Frida Kahlo Painting Sells for $54.7M – Record Price | Art News

by Sofia Alvarez Entertainment Editor

Frida Kahlo’s “El Sueño (La cama)” Shatters Records, Selling for $54.7 million

A 1940 self-portrait by Frida Kahlo, titled “El sueño (la cama)” – or “The Dream (The Bed)” – has achieved a landmark sale, fetching $54.7 million (£41.8 million, A$84.7 million) at a New York art auction. This marks a new high for any work by a female artist,solidifying Kahlo’s enduring legacy and the escalating value of her work.

The painting, depicting Kahlo asleep in a bed beneath a canopy adorned with a smiling skeleton wrapped in dynamite, captivated bidders at a Sotheby’s surrealist art auction on Thursday night, ultimately selling after just four minutes of competitive bidding. The final price, inclusive of fees, surpasses the previous record held by Georgia O’Keeffe’s “Jimson Weed/White flower No. 1,” which sold for $44.4 million in 2014.

Sotheby’s has not yet revealed the identity of the winning bidder. Experts had initially estimated the painting would sell for between $40 million and $60 million, making the $54.7 million result a significant success. this sale also establishes a new benchmark for Latin American art,exceeding the $34.9 million paid for Kahlo’s “Diego y Yo (Diego and I)” in 2021, a work portraying the artist and her husband, the renowned muralist Diego Rivera. Reports suggest Kahlo’s paintings have even changed hands for higher sums in private sales.

The artwork was on display at Sotheby’s auction rooms in London in September 2025.

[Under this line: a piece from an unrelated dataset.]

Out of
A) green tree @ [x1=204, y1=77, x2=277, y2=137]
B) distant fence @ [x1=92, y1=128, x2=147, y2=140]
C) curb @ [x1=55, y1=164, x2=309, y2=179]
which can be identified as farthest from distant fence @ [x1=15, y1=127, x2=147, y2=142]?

“El sueño (La cama)” is one of the few Kahlo pieces remaining in private hands outside of Mexico, where her entire body of work is designated an artistic monument. Consequently, works within both public and private Mexican collections are legally protected from sale abroad or destruction. The painting originated from a private collection and was legally eligible for international sale. While the auction has been celebrated, some art historians have raised concerns regarding the cultural implications of the sale, while others worry the painting – last publicly exhibited in the late 1990s – may once again become inaccessible to the public. However, it has already received requests for inclusion in upcoming exhibitions in New York, London, and Brussels.

Kahlo’s art is deeply personal, vibrantly and unflinchingly depicting her own life and experiences. Her journey as an artist began while she was bedridden following a devastating bus accident at the age of 18. She endured numerous painful surgeries to address injuries to her spine and pelvis, often confined to casts until her death in 1954 at the age of 47. During these periods of confinement, kahlo came to view her bed as a symbolic bridge between worlds, a space for exploring themes of mortality and resilience.

The painting was a standout piece in a sale featuring over 100 surrealist works by masters such as Salvador Dalí, René magritte, Max Ernst, and Dorothea Tanning. Interestingly, Kahlo herself resisted being categorized as a surrealist, famously stating, “I never painted dreams. I painted my own reality.” Sotheby’s catalog note describes the painting as “offering a spectral meditation on the porous boundary between sleep and death,” interpreting the suspended skeleton as a visualization of Kahlo’s anxieties surrounding death, a fear amplified by her chronic pain and past trauma.

The auction success comes during a especially strong week for art sales in New York. Sotheby’s reported $706 million in modern art sales on Tuesday, including a painting by Gustav Klimt that sold for $236.4 million, becoming the second most expensive work ever sold at auction and the most expensive work of modern art to reach that milestone. Rival auction house Christie’s also achieved $690 million in sales of 20th-century art.

The Associated Press contributed to this report.